El presidente Abelardo de la Espriella confirmó el fin de las mesas de diálogo con tres grupos armados ilegales que habían iniciado conversaciones durante el gobierno de Gustavo Petro.
El mandatario aseguró que tomó la decisión debido a que, según su Gobierno, no existe una voluntad real y verificable de paz, reinserción a la vida civil ni sometimiento a la justicia.
La medida cobija al Estado Mayor de Bloques y Frente, la Coordinadora Nacional Ejército Boliviariano y las Autodefensas Conquistadores de la Sierra Nevada.
De la Espriella cuestionó la política de paz total de su antecesor y afirmó que no permitirá que las negociaciones sean utilizadas como una excusa para la impunidad.

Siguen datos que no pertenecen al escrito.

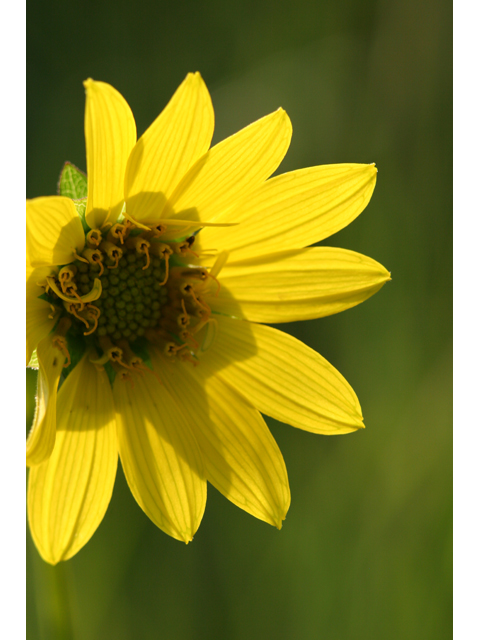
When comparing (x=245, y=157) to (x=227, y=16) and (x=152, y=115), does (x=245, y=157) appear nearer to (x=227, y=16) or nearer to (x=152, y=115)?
(x=227, y=16)

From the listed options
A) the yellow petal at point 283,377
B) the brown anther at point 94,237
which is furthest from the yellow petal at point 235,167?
the yellow petal at point 283,377

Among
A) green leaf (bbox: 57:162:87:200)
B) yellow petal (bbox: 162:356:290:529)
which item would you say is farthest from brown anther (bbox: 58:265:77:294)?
yellow petal (bbox: 162:356:290:529)

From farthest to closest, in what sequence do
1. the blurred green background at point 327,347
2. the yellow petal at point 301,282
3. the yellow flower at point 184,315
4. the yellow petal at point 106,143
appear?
the blurred green background at point 327,347 < the yellow petal at point 301,282 < the yellow flower at point 184,315 < the yellow petal at point 106,143

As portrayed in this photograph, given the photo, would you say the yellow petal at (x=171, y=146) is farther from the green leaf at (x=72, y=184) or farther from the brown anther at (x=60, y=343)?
the brown anther at (x=60, y=343)

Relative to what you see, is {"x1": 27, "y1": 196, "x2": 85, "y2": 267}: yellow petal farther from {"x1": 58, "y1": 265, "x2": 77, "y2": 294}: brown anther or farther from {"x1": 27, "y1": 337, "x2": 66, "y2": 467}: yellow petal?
{"x1": 27, "y1": 337, "x2": 66, "y2": 467}: yellow petal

El presidente advirtió que los grupos que continúen en actividades criminales enfrentarán toda la capacidad legítima del Estado y sostuvo que su concepción de paz está basada en la aplicación de la ley y el uso legítimo de la fuerza.
En la misma alocución, el mandatario también ofreció disculpas por el acto religioso realizado durante su posesión, luego de que un juez determinara que pudo vulnerarse la neutralidad religiosa del Estado.